Le suspect, Jesse Van Rootselaar, âgé de 18 ans, est accusé d’avoir tué huit personnes le 10 février à Tumbler Ridge, en Colombie-Britannique, avant de se suicider. Un mémorial improvisé s’est formé devant l’hôtel de ville, où des habitants se recueillent plusieurs jours après le drame.
OpenAI a indiqué avoir suspendu le compte ChatGPT du suspect l’an dernier pour violation de ses règles d’utilisation. L’entreprise a précisé que cette infraction ne répondait pas à ses critères internes justifiant un signalement aux forces de l’ordre, et qu’aucun contact n’avait donc été établi avec la police.

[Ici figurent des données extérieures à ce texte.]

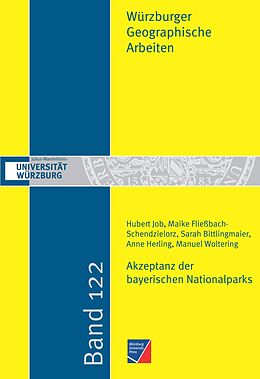 Kartonierter Einband Akzeptanz der bayerischen Nationalparks von Hubert Job, Maike Fließbach-Schendzielorz, Sarah Bittlingmaier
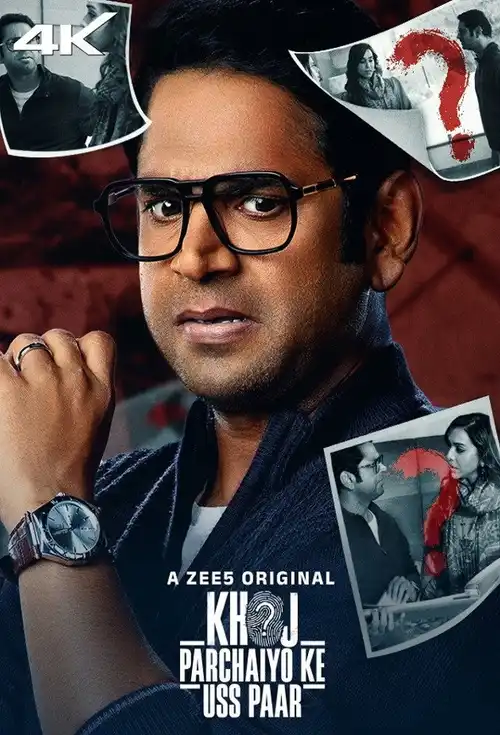 Download Khoj – Parchaiyo Ke Uss Paar (2024) Season 1 Hindi Complete ZEE5 Originals WEB Series – 480p | 720p | 1080p WEB DL 9 khoj parchaiyo ke uss paar 2024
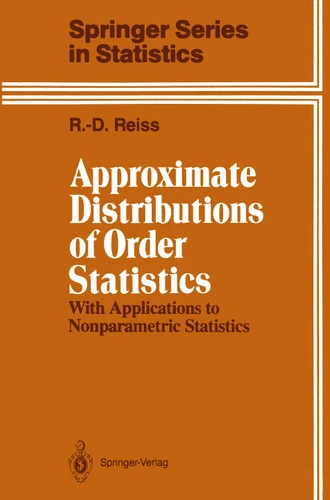 Approximate Distributions of Order Statistics: With Applications to Nonparametric Statistics (Springer Series in Statistics) book cover by Rolf-Dieter Reiss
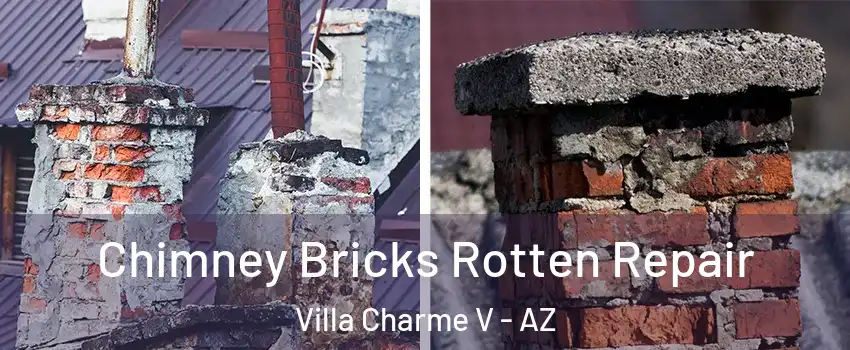 Chimney Bricks Rotten Repair Villa Charme V - AZ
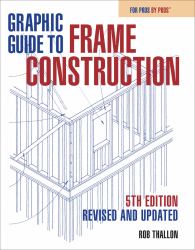 Graphic Guide to Frame Construction 5th Edition : Revised and Updated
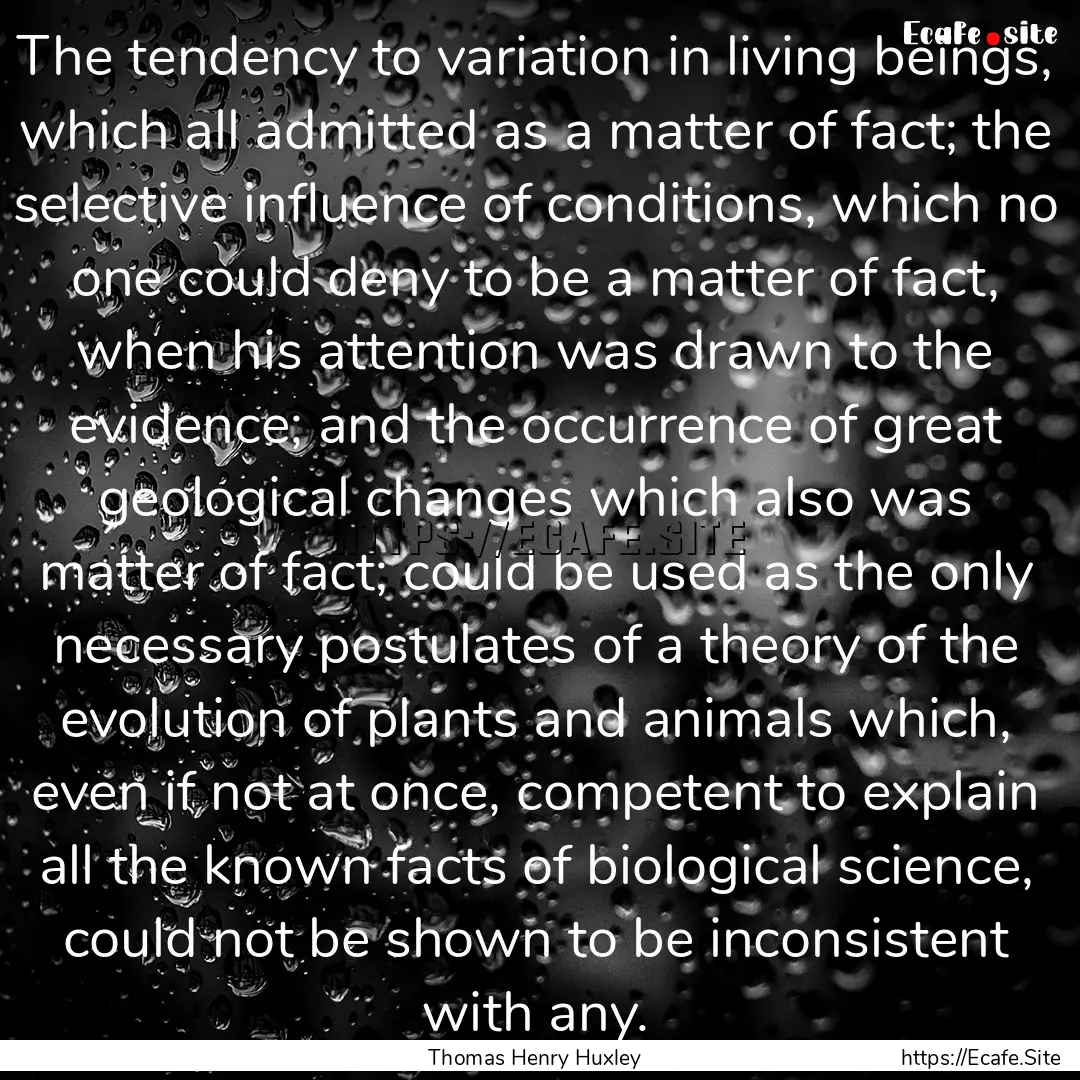 The tendency to variation in living beings,.... : Quote by Thomas Henry Huxley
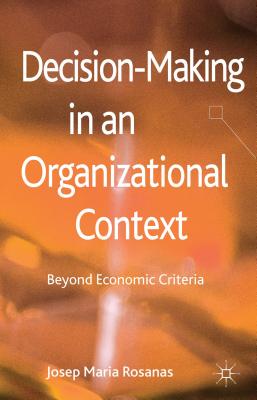 Decision-Making in an Organizational Context: Beyond Economic Criteria - Rosanas, J.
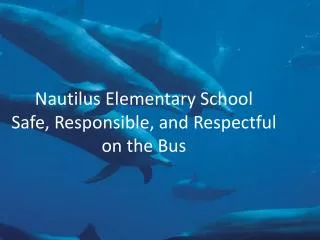 Nautilus Elementary School Safe, Responsible, and Respectful on the Bus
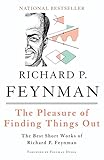 The Pleasure of Finding Things Out: The Best Short Works of Richard P. Feynman (Helix Books) (Englis livre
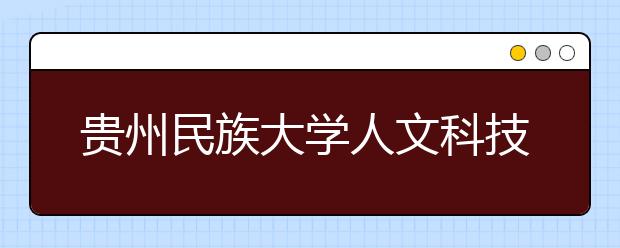 贵州民族大学人文科技学院2020年艺术类专业招生简章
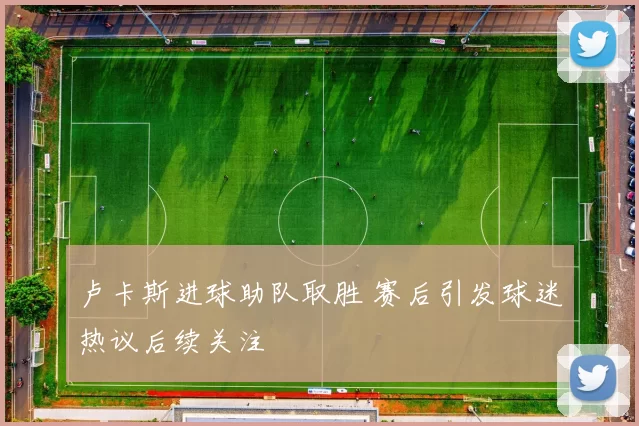 卢卡斯进球助队取胜 赛后引发球迷热议后续关注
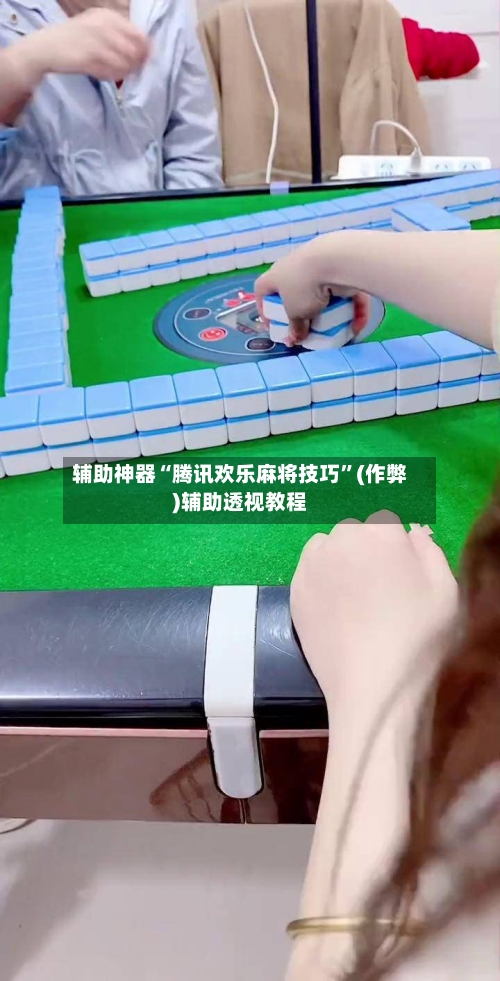 辅助神器“腾讯欢乐麻将技巧”(作弊)辅助透视教程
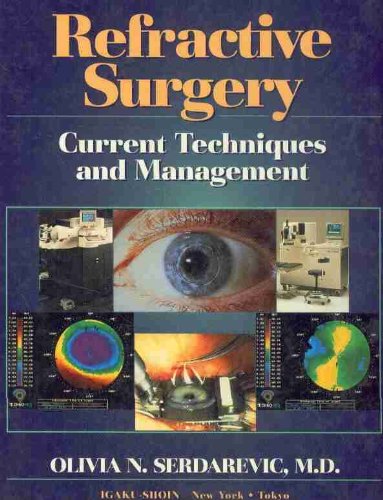 Refractive Surgery: Current Techniques and Management,Used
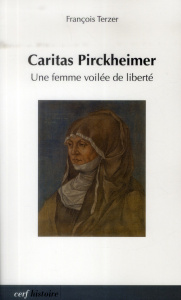 Caritas Pirckheimer. Une femme voilée de liberté : 1467-1532 - Terzer François ; Rapp Francis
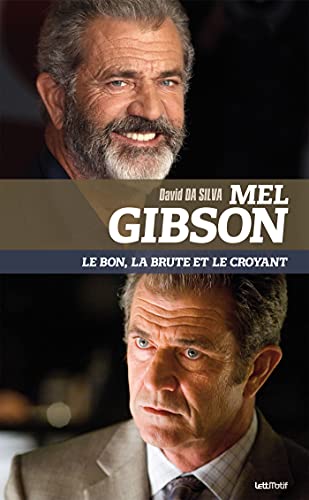 Mel Gibson, le bon, la brute et le croyant Mel Gibson, le bon, la brute et le croyant von LETTMOTIF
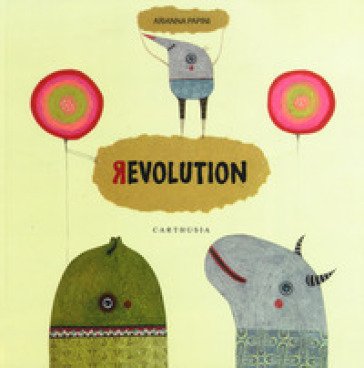 Revolution. Ediz. italiana e inglese Arianna Papini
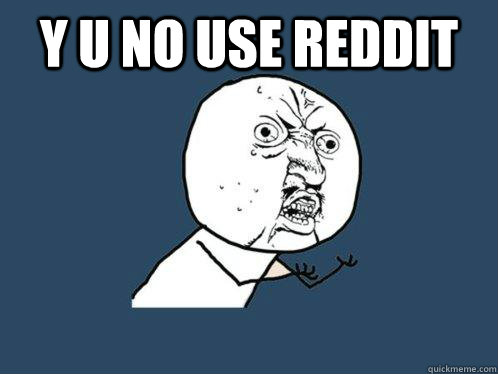 Y U NO USE REDDIT   Y U No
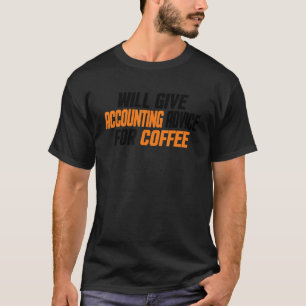 Der Buchhalter Cpa Funny gibt Rechnungsberatung T-Shirt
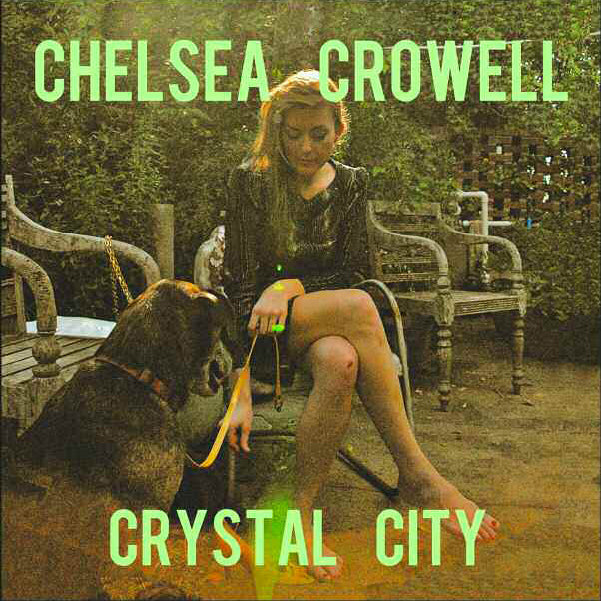 Chelsea Crowell - Crystal City [CD] (ONLINE ORDER ONLY)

Le ministre canadien a déclaré vouloir obtenir des éclaircissements sur les mécanismes de détection et de signalement mis en place par l’entreprise, estimant que des questions demeurent quant à la responsabilité des plateformes d’intelligence artificielle dans la prévention des violences.
Au-delà de ce cas précis, le Canada prévoit de revoir sa législation sur la haine en ligne et l’encadrement des chatbots d’intelligence artificielle. Le gouvernement souhaite examiner si les règles actuelles sont suffisantes pour répondre aux risques liés à l’usage de ces technologies, alors que l’opinion publique s’interroge sur leur rôle potentiel dans des actes criminels.